Most discussion of rent review over the last few years has centred around the distinction between “upwards only” and “upward and downward” reviews. However, the mechanism which provides for whether or not there is a review at all is equally worthy of consideration.

Landlords traditionally sought to control the rent review process by reserving to themselves alone, the right to call for the review to take place. Where a landlord reserves that right, and chooses not to call for a review, this preserves rent payments at the existing level, even where the market has fallen during the relevant review period.

In all of the consideration of the legislation governing upward and downward reviews, the right to call for a review has a fundamental commercial significance which should not be overlooked. There is no express obligation in any legislation and no case-law, which reliably imposes any obligation on a landlord to initiate a rent review, where this is not expressed as an obligation in the lease itself.
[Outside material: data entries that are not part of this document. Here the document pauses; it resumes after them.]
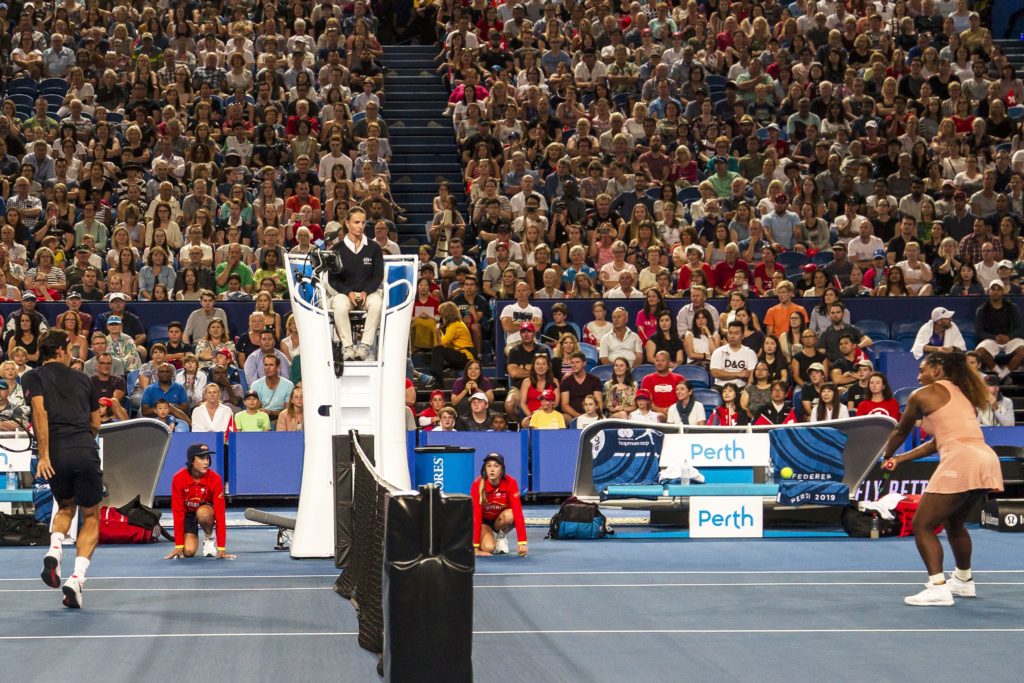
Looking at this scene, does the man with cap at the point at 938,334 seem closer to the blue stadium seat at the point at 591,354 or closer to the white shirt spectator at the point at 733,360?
the white shirt spectator at the point at 733,360

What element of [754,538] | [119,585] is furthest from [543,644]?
[754,538]

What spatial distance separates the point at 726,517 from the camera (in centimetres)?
1554

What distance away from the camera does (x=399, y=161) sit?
1013 inches

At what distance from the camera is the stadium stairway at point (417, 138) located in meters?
24.7

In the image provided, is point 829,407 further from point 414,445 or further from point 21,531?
point 21,531

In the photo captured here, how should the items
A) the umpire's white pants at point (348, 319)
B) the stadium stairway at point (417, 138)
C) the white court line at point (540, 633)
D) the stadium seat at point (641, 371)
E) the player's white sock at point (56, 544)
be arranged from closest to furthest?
1. the white court line at point (540, 633)
2. the player's white sock at point (56, 544)
3. the umpire's white pants at point (348, 319)
4. the stadium seat at point (641, 371)
5. the stadium stairway at point (417, 138)

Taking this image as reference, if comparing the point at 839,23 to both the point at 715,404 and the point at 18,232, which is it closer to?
the point at 715,404

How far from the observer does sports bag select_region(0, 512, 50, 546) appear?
15344 mm

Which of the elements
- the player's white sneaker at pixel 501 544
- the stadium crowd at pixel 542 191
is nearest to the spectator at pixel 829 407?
the stadium crowd at pixel 542 191

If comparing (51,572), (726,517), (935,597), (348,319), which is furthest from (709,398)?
(51,572)

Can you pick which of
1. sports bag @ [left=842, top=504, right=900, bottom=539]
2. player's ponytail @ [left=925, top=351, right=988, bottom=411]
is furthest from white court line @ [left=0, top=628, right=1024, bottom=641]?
sports bag @ [left=842, top=504, right=900, bottom=539]

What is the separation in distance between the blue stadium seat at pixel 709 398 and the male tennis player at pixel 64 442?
10.3 meters

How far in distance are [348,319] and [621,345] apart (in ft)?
23.8

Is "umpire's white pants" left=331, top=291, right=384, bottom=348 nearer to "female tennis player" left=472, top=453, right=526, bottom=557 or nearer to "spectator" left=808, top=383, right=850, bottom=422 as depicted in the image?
"female tennis player" left=472, top=453, right=526, bottom=557
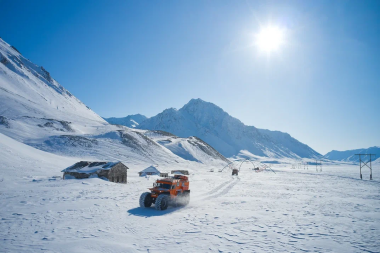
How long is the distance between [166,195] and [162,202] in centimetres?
58

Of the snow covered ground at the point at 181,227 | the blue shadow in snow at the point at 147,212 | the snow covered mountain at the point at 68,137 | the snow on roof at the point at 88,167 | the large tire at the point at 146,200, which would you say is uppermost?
the snow covered mountain at the point at 68,137

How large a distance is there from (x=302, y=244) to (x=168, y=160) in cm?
8929

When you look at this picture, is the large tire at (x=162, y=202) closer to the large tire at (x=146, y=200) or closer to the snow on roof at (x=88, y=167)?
the large tire at (x=146, y=200)

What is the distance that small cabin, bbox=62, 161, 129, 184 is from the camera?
36812mm

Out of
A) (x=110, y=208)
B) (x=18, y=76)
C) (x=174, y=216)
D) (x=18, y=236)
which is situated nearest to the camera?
(x=18, y=236)

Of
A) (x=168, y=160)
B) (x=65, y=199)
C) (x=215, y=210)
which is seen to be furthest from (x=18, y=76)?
(x=215, y=210)

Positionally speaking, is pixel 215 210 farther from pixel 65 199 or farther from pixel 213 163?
pixel 213 163

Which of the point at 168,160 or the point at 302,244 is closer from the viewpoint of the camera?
the point at 302,244

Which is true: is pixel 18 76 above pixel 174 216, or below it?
above

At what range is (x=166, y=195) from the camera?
15.1m

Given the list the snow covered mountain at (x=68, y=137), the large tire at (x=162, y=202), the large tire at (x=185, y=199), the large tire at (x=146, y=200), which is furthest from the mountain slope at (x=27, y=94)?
the large tire at (x=162, y=202)

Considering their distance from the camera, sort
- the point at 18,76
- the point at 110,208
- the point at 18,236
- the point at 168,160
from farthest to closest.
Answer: the point at 18,76, the point at 168,160, the point at 110,208, the point at 18,236

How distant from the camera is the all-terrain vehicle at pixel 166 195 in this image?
1478 centimetres

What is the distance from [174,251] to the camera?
26.5 ft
In the days of “upwards only” rent reviews, the benefit to a tenant in having the right to trigger a review was more in achieving certainty of rental liability, than securing any market benefit. The rent was never going to decrease but the tenant could at least ensure that arrears did not build and, in preparation for an assignment for example, could ensure that the rent was settled. This remains a benefit from a tenant’s perspective, but with the potential in the market of upward and downward reviews, the commercial benefit to both landlord and tenant in controlling the rent review is potentially very significant – it is in fact now a key issue to negotiate and consider.

In a rising rental market as currently prevails, the practical significance of the right to review may once again be waning, as the likelihood of the downward review may be considered a thing of the past. However, landlords and tenants with a longer term view (and those advising them) will benefit from understanding the power inherent in it.